>>>
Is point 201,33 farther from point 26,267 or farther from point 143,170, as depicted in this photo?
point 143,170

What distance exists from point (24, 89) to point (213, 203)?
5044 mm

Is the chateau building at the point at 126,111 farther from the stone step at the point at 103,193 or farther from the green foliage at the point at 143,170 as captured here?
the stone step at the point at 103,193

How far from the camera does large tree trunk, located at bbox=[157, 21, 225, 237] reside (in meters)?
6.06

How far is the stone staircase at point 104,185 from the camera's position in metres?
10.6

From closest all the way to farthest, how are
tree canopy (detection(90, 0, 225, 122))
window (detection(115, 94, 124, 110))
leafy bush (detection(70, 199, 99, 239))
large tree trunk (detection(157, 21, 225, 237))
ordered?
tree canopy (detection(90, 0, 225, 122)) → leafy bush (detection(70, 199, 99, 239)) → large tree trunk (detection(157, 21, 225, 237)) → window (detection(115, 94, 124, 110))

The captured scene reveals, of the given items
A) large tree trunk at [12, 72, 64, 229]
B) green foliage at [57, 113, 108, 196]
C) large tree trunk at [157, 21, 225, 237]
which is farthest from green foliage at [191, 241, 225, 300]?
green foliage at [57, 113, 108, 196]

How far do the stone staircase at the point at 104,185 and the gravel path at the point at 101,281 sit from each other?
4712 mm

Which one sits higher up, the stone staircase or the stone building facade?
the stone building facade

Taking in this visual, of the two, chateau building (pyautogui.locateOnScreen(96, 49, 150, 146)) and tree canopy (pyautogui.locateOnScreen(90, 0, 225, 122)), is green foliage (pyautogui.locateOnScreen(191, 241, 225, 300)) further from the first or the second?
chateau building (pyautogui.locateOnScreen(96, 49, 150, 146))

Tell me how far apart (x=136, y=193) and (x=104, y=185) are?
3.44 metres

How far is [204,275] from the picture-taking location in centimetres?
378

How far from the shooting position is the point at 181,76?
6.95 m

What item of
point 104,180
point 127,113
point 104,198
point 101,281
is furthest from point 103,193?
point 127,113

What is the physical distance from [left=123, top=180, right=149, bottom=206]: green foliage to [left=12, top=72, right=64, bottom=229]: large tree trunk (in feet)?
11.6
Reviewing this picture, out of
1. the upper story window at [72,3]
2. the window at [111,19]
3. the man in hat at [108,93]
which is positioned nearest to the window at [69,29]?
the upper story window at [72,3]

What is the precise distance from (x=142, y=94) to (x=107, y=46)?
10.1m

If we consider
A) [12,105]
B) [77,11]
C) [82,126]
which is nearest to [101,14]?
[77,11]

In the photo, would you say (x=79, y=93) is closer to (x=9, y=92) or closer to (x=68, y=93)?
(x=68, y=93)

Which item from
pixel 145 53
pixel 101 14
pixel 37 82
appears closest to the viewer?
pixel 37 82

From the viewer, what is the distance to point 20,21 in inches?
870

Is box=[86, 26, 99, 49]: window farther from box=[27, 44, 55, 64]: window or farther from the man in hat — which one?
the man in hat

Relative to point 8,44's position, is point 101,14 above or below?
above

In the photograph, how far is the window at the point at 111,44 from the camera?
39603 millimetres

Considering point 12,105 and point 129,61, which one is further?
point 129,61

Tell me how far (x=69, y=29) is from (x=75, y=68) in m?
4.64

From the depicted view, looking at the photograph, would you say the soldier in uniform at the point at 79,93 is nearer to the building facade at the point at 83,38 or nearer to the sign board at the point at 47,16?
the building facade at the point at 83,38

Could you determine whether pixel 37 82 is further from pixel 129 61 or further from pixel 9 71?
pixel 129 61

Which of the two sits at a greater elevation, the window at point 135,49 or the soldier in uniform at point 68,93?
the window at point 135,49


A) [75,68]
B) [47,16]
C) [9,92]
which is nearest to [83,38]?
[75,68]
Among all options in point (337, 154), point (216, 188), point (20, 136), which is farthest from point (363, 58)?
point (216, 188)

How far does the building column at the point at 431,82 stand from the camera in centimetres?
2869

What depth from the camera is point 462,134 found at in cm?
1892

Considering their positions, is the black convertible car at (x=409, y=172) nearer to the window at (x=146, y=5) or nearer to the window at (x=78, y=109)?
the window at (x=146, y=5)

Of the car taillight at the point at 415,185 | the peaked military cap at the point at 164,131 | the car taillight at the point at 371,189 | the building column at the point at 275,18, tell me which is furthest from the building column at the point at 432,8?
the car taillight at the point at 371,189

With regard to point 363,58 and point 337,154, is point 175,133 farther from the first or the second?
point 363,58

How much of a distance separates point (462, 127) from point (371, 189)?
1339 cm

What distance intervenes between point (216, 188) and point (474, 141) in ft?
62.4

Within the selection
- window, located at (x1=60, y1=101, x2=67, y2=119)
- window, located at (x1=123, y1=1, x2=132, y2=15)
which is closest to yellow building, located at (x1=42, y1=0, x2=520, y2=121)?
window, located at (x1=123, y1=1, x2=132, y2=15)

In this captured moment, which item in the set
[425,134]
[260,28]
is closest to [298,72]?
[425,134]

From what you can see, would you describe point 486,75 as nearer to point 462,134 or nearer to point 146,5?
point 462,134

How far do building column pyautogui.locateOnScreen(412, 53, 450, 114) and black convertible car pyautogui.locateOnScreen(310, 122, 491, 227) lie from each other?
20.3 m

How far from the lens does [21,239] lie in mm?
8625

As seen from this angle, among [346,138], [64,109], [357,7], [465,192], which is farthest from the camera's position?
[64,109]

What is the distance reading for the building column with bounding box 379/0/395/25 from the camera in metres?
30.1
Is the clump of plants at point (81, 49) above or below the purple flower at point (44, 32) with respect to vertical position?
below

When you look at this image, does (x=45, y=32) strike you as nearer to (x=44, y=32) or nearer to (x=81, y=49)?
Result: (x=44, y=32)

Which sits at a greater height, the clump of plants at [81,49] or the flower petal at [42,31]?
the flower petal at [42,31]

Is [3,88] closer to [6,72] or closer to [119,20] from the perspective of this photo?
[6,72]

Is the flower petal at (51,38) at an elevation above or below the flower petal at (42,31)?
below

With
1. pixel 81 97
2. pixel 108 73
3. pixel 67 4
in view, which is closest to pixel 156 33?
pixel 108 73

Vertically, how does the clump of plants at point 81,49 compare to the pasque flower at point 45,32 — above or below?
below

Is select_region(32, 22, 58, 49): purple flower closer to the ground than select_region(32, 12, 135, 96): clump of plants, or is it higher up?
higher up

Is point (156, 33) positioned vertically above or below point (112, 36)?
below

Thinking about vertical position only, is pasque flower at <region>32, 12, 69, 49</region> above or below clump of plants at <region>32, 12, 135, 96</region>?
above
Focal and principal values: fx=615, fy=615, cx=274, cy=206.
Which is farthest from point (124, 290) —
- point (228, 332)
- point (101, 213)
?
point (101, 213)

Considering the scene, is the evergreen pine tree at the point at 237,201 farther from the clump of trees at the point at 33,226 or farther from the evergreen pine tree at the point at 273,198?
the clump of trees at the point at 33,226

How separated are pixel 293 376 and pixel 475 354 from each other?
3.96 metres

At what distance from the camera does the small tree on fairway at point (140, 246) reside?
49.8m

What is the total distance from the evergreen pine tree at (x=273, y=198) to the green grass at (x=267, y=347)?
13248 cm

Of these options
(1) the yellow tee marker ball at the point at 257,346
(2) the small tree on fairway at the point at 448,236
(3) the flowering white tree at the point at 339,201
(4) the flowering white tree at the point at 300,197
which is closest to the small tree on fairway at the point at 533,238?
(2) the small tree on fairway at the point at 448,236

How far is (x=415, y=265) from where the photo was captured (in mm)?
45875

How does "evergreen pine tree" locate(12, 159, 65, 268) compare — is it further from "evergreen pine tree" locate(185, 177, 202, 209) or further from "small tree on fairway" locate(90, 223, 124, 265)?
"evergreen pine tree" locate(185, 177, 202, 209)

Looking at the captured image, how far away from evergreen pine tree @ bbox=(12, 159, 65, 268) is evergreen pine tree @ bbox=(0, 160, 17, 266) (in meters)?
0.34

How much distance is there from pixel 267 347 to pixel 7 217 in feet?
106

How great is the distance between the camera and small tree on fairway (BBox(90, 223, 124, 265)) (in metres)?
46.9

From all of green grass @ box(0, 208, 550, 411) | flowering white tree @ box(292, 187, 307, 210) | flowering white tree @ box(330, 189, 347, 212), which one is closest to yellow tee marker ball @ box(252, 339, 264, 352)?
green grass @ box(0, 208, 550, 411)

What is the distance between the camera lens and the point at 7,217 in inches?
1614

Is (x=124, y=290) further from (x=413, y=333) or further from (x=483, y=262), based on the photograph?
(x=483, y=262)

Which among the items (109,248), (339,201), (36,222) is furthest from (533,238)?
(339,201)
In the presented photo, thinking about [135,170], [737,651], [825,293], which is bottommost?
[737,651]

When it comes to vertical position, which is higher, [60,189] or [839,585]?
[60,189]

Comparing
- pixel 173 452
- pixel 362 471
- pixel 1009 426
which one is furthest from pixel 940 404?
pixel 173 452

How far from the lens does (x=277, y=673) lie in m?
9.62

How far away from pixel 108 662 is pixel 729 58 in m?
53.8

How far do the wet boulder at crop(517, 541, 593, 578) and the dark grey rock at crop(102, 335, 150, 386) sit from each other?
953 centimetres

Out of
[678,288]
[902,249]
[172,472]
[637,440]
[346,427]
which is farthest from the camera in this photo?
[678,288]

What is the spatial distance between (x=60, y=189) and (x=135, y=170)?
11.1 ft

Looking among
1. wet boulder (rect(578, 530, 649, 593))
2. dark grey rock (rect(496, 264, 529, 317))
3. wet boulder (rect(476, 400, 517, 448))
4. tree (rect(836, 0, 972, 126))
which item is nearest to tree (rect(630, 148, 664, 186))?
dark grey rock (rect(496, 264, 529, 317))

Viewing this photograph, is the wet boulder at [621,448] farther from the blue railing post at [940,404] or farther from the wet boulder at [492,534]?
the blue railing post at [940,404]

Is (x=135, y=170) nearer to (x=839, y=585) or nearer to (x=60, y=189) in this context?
<<<
WHAT YOU ARE ASKED TO DO.
Can you rewrite the listing as a JSON list of strings, starting at the line containing "How far from the camera" and ending with the line containing "tree canopy (detection(90, 0, 225, 122)) →", both included? Use one string per line and omit blank lines.

FULL OUTPUT.
[
  "How far from the camera does large tree trunk, located at bbox=[157, 21, 225, 237] reside (in meters)?",
  "6.06",
  "How far is the stone staircase at point 104,185 from the camera's position in metres?",
  "10.6",
  "From closest all the way to farthest, how are",
  "tree canopy (detection(90, 0, 225, 122))",
  "window (detection(115, 94, 124, 110))",
  "leafy bush (detection(70, 199, 99, 239))",
  "large tree trunk (detection(157, 21, 225, 237))",
  "ordered?",
  "tree canopy (detection(90, 0, 225, 122)) → leafy bush (detection(70, 199, 99, 239)) → large tree trunk (detection(157, 21, 225, 237)) → window (detection(115, 94, 124, 110))"
]